The work will address problems on the lower 39 miles of the river, from the Fond du Lac reservation near Cloquet to the estuary that flows into Lake Superior. It is one of 43 sites around the Great lakes that were identified by environmental officials as "areas of concern" in 1987.
Those sites "are all in what we would call the industrial ports that were settled in the Upper Midwest or in central Canada as we migrated west," said Nelson French, supervisor of the Great Lakes-Lake Superior Unit at the Minnesota Pollution Control Agency. "And of course we did not have the environmental or regulatory programs that we have today in place at the time these areas were developed. So industries and individuals discharged waste directly into the system."
French described the challenge along the St. Louis River as "essentially, over 100 years of accumulated environmental degradation."
"These are legacy issues that we inherited that we're finally getting around to cleaning up," he said.
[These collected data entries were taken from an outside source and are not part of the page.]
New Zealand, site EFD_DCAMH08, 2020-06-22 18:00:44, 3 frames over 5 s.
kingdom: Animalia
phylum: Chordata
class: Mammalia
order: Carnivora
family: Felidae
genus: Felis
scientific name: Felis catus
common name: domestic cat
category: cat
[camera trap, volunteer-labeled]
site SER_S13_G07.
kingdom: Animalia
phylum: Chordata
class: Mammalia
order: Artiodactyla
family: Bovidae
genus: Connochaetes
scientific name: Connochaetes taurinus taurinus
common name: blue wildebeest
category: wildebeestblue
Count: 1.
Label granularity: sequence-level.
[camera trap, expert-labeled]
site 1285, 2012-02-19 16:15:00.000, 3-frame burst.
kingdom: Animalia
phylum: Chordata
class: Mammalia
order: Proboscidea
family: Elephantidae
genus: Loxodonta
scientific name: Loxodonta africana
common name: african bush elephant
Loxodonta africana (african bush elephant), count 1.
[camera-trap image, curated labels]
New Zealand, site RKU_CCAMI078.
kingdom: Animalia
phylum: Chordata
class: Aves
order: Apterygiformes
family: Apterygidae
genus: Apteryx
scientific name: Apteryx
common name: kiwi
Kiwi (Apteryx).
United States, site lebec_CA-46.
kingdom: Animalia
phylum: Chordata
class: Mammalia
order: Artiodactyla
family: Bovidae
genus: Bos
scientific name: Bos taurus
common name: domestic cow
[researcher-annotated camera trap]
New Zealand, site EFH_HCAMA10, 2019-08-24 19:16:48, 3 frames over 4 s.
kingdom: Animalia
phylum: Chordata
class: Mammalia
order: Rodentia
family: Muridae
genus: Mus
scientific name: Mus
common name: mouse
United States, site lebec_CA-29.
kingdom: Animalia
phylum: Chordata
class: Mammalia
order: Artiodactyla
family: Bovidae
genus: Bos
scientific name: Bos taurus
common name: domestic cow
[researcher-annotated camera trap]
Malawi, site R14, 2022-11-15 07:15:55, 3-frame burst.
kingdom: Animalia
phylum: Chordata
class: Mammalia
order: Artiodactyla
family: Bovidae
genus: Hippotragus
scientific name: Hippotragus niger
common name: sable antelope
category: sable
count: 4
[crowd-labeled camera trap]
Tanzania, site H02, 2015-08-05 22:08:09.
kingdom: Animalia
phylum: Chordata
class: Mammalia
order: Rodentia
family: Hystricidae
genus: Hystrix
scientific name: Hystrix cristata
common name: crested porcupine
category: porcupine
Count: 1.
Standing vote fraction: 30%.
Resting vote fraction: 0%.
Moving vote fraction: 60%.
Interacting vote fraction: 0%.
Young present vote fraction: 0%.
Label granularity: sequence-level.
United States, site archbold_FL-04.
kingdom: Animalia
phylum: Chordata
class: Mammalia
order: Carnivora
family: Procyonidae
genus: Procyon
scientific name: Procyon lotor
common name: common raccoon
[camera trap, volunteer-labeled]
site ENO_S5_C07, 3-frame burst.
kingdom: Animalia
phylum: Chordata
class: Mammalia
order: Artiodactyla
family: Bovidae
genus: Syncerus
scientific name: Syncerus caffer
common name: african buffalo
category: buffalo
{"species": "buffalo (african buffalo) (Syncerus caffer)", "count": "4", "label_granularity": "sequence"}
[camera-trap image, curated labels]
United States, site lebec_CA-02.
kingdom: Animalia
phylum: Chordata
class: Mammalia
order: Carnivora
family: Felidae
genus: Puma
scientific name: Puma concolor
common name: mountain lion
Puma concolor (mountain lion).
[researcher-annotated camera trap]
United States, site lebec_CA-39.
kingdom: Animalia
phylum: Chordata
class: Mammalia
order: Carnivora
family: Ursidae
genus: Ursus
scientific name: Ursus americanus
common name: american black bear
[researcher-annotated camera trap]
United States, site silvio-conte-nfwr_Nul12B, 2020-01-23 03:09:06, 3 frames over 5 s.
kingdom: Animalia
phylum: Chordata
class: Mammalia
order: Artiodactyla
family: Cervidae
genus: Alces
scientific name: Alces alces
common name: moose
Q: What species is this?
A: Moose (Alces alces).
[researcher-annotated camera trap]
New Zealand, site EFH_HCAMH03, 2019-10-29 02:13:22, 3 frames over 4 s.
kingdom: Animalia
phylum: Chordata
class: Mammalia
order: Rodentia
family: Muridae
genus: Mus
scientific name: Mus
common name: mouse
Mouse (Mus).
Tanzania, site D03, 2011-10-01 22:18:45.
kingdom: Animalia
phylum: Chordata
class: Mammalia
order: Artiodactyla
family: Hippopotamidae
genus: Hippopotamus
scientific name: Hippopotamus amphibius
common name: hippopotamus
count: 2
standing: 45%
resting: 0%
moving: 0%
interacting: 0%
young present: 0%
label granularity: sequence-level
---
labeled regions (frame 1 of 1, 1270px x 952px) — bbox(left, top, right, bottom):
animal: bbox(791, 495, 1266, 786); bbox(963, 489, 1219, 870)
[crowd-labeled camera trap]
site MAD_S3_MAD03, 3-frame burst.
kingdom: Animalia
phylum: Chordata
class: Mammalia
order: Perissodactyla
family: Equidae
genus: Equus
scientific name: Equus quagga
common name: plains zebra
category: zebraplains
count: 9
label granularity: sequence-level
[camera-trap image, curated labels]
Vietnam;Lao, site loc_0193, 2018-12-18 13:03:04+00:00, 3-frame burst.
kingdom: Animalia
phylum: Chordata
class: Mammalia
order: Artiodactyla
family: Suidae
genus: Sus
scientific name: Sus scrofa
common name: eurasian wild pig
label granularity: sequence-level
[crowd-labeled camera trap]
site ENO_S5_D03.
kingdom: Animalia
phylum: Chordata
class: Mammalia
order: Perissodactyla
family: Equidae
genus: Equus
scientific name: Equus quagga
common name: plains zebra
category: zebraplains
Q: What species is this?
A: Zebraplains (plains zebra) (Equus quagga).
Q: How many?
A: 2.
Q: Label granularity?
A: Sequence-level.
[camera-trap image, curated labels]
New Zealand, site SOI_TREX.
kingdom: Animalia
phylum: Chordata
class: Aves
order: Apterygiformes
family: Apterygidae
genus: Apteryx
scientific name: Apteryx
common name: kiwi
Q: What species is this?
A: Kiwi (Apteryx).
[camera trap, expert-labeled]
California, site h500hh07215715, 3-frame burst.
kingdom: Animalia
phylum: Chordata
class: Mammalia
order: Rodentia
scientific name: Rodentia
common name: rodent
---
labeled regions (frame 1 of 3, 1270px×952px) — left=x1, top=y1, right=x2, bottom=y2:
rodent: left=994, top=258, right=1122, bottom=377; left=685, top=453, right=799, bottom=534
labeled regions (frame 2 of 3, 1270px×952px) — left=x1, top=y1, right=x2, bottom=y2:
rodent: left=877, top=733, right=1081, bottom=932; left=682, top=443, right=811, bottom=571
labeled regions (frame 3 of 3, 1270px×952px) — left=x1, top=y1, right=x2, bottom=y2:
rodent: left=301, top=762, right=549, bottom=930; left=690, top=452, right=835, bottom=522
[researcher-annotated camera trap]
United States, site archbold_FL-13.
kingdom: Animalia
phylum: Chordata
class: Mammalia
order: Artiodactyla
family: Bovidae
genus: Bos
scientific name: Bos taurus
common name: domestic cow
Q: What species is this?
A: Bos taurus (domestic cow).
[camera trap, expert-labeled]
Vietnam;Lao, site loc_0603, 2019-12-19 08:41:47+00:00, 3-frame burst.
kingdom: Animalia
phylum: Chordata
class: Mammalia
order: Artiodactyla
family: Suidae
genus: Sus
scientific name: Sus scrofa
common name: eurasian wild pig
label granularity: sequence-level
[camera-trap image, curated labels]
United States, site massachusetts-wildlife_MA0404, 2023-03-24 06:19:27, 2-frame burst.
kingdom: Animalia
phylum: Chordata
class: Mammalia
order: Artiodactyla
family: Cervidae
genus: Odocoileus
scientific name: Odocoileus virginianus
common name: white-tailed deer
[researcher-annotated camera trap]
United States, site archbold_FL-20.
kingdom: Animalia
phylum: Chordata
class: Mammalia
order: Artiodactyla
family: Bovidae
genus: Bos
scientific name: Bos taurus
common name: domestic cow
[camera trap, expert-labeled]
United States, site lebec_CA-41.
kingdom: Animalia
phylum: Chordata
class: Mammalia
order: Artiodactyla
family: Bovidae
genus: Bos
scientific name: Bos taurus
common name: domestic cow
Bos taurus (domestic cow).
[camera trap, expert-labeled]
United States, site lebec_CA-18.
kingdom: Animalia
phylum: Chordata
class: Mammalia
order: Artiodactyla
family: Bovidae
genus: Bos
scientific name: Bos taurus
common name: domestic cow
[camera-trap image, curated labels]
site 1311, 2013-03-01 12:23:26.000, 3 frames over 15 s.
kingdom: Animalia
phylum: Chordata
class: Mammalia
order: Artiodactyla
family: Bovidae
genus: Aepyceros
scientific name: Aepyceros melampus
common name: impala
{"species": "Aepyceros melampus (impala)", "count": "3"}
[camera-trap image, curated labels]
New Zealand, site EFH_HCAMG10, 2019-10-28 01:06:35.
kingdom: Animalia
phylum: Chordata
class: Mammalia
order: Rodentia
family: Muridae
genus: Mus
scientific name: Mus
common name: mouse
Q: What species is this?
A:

French pointed out that considerable efforts have been made since 1987 — specifically, investments in waste water and storm water treatment, as well as habitat acquisition and protection. Thanks in part to those investments, "The fishing is excellent ... The walleye fishing, the musky fishing is excellent."
The plan being introduced on Wednesday address "nine areas, or impairments."
"It's a bold and aggressive plan to restore the river," he said. "It establishes specific, achievable and measurable goals, including significant restoration of fish and wildlife habitat, and cleanup of these historical contaminated sites."
"With the tremendous support coming from public, state and local resources, we're likely to get it done in the next 12 years."
French predicted stable funding for the project, which will cost hundreds of millions of dollars before it is finished. In Congress, he said, Great Lakes cleanup work enjoys bipartisan support. And in Minnesota, funds from the Legacy Amendment are dedicated to habitat preservation through 2034, "so we're confident we will have those local, state resources available to leverage the federal and other resources."
By the project reaches its conclusion, French said, the river will have "zero hotspots. Some of the Superfund sites, where there's been remediation, in some cases it's more effective to leave the contaminants in the system as long as they're not available to the biota. So they will be capped and covered."
"Basically, the area will be safe for human health and environmental protection and restoration," he said.
According to the Environmental Protection Agency, the river "has a long history of ecological degradation and pollution that continues into the present. Historical discharges resulted in sediments being contaminated with various pollutants, including mercury, dioxins, polychlorinated biphenyls, and polycyclic aromatic hydrocarbons. High levels of contamination were found at the Interlake and U.S. Steel Superfund sites, Newton Creek and Hog Island Inlet, Crawford Creek wetland, and the embayment receiving wastewater discharge from the local sanitation facility. Landfill sites and other point-source dischargers have also contributed to the contamination."